The Internship Interview
If you have a great resume and cover letter, you’ll likely be put into the “top candidates” pile for consideration for an internship interview.
Most employers interview at least three people for an internship. If you get the call back, treat the internship interview as a job interview. This interview will determine whether you get the job or are passed up for another candidate. Although you should treat this interview as a typical job interview, there are some common differences between a job interview and an internship interview. Consider the following:
- You want to talk about what you can bring to the table in terms of skills, but with an internship, you won’t be expected to have tons of experience. Instead, think about your past jobs and education, and think about how those things have prepared you in terms of general skills like leadership and organization.

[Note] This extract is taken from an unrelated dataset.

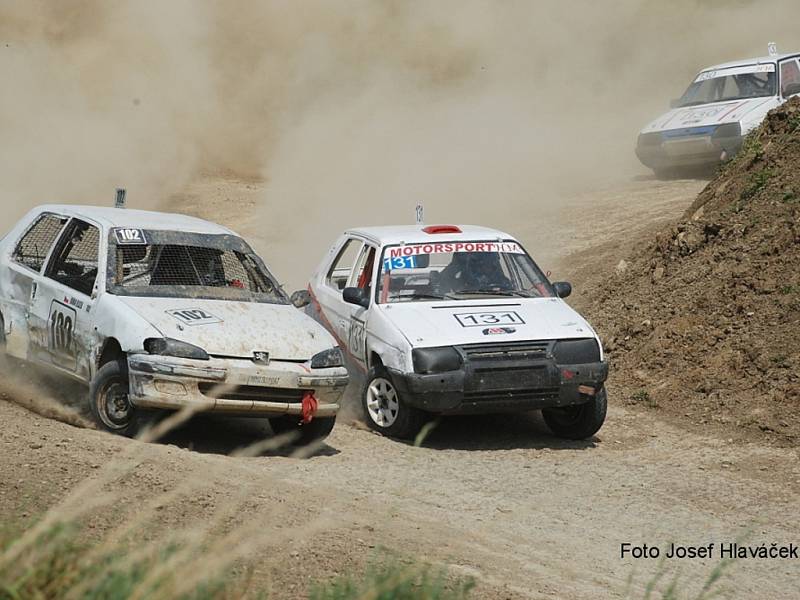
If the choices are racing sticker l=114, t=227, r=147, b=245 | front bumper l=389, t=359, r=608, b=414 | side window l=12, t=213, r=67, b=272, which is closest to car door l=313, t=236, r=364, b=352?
front bumper l=389, t=359, r=608, b=414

- Be prepared to talk about future career aspirations. The purpose of the internship is to prepare you for the job that you’ll have in the future. Think about what you hope to take away from the internship and how that will be able to help you.

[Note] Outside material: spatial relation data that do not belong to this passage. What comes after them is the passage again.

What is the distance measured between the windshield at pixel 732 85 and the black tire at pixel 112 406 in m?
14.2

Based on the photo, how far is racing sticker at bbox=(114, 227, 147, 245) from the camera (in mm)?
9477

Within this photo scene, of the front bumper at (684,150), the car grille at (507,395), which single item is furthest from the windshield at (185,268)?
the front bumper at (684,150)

- Discuss your classes. The company hiring you for the internship will be interested to know how past college classes you’ve taken can benefit you at this job. Specifically, talk about classes relating heavily to your major.
- Know your schedule. Often, you’ll have an internship along with other classes, and if the internship is unpaid, you might even have another job. In many cases, internships have flexible hours, but the more flexible you can be, the better. If at all possible, go to the interview with your schedule. If you don’t have that information for the upcoming semester yet, at least be able to give a general idea and a date when you will have your schedule set.
- Bring along any forms your college will need to have filled out, along with internship requirements. Often, companies offer college internship positions to students from a number of colleges. It can help them make a decision if they know you’re prepared with the right information rather than having to ask you for it.
Dress professionally when you go to an interview, even if the work atmosphere is casual. In some cases, you can dress down a little if the work environment is extremely casual, but you should never wear jeans, t-shirts, or shorts to an interview. It is better to be overdressed than underdressed.
It can help some people to go over common interview questions and answers the day before. Your student and career services office at your college will typically be able to help you in this department. If all else fails, ask a friend or family member to give you a mock interview in preparation.